Think about it like this—what would our roadways be like without stop signs or traffic lights? What if every carpenter and engineer used a different set of measurements? What’s fascinating is that our society wants to oust the Ten Commandments as outdated relics of religion and make up their own code of ethics. Yet, like guardrails along a twisty mountain road, the Ten Commandments are there to protect life. I was always told you should know why a fence is put up in the first place before you decide to take it down. 

The world wants to tear down the Decalogue, to free themselves from accountability. However, in adopting moral relativism they are undermining the foundation upon which a nation stands. Founding Father James Madison knew this. That's why he said, "We have staked the whole future of American civilization not on the power of government, far from it. We have staked the future of all of our political institutions upon the capacity of each and all of us to govern ourselves according to the Ten Commandments of God.”2  

Contrary to what secular man says, the Ten Commandments are not a burden, but a blessing. In one of his sermons, British preacher Charles Spurgeon said, “The law of the Ten Commandments is a gift of great kindness to the sons of men, for it tells us the wisest and the happiest way of living.

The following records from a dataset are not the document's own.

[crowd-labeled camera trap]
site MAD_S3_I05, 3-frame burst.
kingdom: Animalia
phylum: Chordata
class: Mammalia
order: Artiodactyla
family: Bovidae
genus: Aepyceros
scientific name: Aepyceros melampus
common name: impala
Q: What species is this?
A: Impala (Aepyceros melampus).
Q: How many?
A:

It forbids us nothing but what would be to our injury and it withholds from us nothing which would be a real pleasure to us. God does not make laws denying us anything that would really be for our good. We ought to see the love of God in the gift of the law.”3 

Next time you hear someone bad-mouthing God’s moral law, remind them they are Ten Commandments and not the "Ten Suggestions." They are woven into the fabric of the universe, just as the laws of physics. If you break God’s laws, they will end up breaking you!   

1. Ravi Zacharias, Recapture the Wonder (Nashville, TN: Integrity, 2003), 32-35.

2. James Madison quoted by William Joseph Federer, America's God and Country: Encyclopedia of Quotations (St Louis, MO: Amerisearch, 2000), 441.